Namun, ia menyarankan agar Gatot Nurmantyo dan tokoh-tokoh lain yang ingin maju dalam kontestasi Pilpres melalui partai politik.
"Tapi paling baik memang melalui partai politik karena untuk Pilpres kendaraan yang diperbolehkan lewat partai politik."
"Monggo yang berminat maju 2024 jangan malu, umumkan, paparkan gagasan, ide besar dan kerangka kerjanya.
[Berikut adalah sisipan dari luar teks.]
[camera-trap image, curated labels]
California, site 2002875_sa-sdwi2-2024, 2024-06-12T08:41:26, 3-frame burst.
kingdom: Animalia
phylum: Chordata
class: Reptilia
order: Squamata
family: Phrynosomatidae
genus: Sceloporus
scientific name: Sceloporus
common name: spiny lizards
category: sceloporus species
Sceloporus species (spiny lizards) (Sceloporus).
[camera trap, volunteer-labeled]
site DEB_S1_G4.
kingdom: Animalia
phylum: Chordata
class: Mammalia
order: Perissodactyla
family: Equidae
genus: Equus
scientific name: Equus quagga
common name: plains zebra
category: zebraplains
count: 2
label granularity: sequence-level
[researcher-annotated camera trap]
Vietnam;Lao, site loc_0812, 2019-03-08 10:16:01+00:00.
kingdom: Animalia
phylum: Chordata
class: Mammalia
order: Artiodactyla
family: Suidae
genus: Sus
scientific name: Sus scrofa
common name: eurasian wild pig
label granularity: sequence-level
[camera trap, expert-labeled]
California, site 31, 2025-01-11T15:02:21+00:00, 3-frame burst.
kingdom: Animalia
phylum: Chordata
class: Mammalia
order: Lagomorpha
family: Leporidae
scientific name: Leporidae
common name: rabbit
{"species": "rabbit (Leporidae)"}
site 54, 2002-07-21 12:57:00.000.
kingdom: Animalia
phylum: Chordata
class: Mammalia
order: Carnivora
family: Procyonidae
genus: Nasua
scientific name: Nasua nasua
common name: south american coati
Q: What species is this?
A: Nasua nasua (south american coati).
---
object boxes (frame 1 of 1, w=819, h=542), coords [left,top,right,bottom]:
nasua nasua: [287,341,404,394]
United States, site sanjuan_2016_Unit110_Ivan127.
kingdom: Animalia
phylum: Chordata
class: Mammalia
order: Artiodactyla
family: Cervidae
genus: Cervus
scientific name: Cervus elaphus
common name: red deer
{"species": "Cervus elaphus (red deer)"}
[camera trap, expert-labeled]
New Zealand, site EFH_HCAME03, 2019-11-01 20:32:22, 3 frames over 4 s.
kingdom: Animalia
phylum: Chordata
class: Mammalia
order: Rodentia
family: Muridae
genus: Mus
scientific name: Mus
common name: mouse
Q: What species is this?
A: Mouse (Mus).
Indonesia perlu semua anak-anak negeri terbaik maju di 2024," imbuhnya.
Baca: Gatot Nurmantyo Ungkap Alasan Ikut KAMI: Sumpah Itu Tanggung Jawab Dunia Akhirat
Sebelumnya, Politisi PDI-P, Adian Napitupulu mengkritisi struktur organisasi KAMI dan pernyataan bahwa KAMI merupakan gerakan moral.
Menurutnya dalam organisasi tersebut anggota tidak memiliki kewenangan berbicara atas nama organisasi.
"Sudah dijelaskan dalam jatidiri poin kelima tidak boleh seorangpun berbicara ketika tidak berbicara atas nama KAMI ketika tidak melalui Dewan Deklalator," ujarnya dilansir YouTube Kompas TV, Selasa (18/8/2020).
Hal tesebut diungkapkan Adian dalam acara Sapa Indonesia Malam Kompas TV.
Aiman selaku pembawa acara menanyakan ke Adian tentang bahaya dari struktur organisasi KAMI.
"Ini organisasi apa, organisasi ini sudah membelengu para anggotanya untuk menyikapi situasi ini. Mereka bergabung dalam organisasi tapi pernyataannya pernyataan pribadi nantinya."
"Inikan mengganggu kerja mereka, diatur koridornya. Selama dalam koridor itu harusnya bisa berbicara atas nama KAMI," ungkap anggota DPR RI ini.
Baca: Deklarasi KAMI, Din Syamsuddin: Hari Lahir Pancasila 18 Agustus 1945
Menurutnya mekanisme bersuara di KAMI terlalu rumit karena ada Dewan Deklalator dan Presidium.
"Kedua terlalu rumit. Ada Dewan Deklalator kemudian dipimpin oleh presidium. Presidium bisa mempresentasikan wilayah. Jangan sampai Presiduim hanya mempresentasikan dirinya saja dan pernyataannya," imbuhnya.
Aktivis 1998 ini menilai organisasi KAMI rentan persoalan internal dan tidak bisa bergerak cepat.
Ia juga menganggap organisasi KAMI akan menjadi gerakan politik jika mekanismenya seperti ini.
"Kalau gerakan moral dia akan terbuka terhadap ide dan kritik."
"Kalau tergantung pada mekanisme Dewan Deklalator sebagai pagarnya ini akan menjadi gerakan politik. Karena ada patronnya," ungkap pria 49 tahun ini.
Adian menambahkan gerakan KAMI kurang relevan jika dikatakan sebagai gerakan moral.
Menurutnya sistem yang diterapkan KAMI lebih mengacu ke gerakan politik.
"Kalau gerakan moral terbuka, tidak semua orang bisa sama dalam suatu hal."
"Ketika dipagari sedemikian rupa untuk mencegah nilai moralnya di dalam ini serta merta menuju gerakan politik."
"Kalau mau ke gerakan politik, pemilu masih jauh. Apakah mau menjelma sebagai partai politik di kemudian hari, itu bisa saja sebuah kemungkinan," imbuhnya.